NAPOLI SARRI DE LAURENTIIS / Mercato, progetto e non solo: nell’incontro in Filmauro, tra Maurizio Sarri e Aurelio De Laurentiis c’è qualcosa in più. Le attenzioni dei grandi club hanno onorato il tecnico napoletano, che si è sentito maggiormente valorizzato. I risultati ottenuti in stagione, con il Napoli che lascia sempre più intravedere un potenziale da possibile antagonista della Juventus insieme alla Roma, confermano i motivi dei corteggiamenti. Con Sarri ci ha provato l’Inter, ci hanno pensato anche i giallorossi prima di accogliere Monchi e separarsi da Spalletti per puntare su Di Francesco. Dunque, il battesimo da grande allenatore si è compiuto quasi del tutto: manca un successo, che ancora non è riuscito a conquistare. Ma per il momento la politica di calciomercato sempre rivolta al futuro gli dà un ottimo alibi per rinviare la vittoria e nascondere qualche imperfezione che anche il suo gioco esaltante ha.

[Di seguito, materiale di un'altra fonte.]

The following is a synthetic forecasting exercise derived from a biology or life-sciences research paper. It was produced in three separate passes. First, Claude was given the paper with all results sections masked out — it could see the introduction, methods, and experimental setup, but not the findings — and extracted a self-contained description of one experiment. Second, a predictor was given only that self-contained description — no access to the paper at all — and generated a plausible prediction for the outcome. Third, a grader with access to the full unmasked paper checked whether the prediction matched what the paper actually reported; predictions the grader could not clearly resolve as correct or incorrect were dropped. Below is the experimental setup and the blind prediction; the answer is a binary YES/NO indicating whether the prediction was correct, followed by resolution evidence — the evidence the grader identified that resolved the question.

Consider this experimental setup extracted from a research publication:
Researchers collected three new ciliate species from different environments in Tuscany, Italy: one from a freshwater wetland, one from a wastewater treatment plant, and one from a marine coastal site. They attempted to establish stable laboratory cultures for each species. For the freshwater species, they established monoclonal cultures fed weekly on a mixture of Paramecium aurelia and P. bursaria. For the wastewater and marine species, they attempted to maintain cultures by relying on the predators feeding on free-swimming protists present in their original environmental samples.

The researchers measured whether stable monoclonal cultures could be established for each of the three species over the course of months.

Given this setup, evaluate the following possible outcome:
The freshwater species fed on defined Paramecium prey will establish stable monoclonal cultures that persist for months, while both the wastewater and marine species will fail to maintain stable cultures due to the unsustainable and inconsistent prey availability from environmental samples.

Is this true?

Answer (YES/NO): YES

Napoli, Sarri e la voglia di un riconoscimento

Nell’incontro di Roma era inevitabile che si parlasse del suo contratto. L’allenatore si aspetta un nuovo riconoscimento, in virtù dei motivi espressi in precedenza. A partire dalla rimozione della clausola da 8 milioni di euro, valida dal prossimo anno, e un aumento d’ingaggio. Tuttavia, la news Napoli più importante è che già dalla prossima stagione Sarri percepirà uno stipendio maggiore, da 2 milioni di euro: 500 mila in più, rispetto al suo compenso previsto dall’ultimo accordo stipulato. Segno che il Napoli ha tutte le intenzioni di non separarsi dal proprio tecnico, chiave di volta per rendere da titolo un’ottima squadra. In questo senso, il lavoro che sarà svolto in estate potrà aiutare l’allenatore ad accelerare questo processo e regalare ambizioni più legittime ai napoletani, che non aspettano altro di imporsi, in campionato come (magari più in là) in Europa.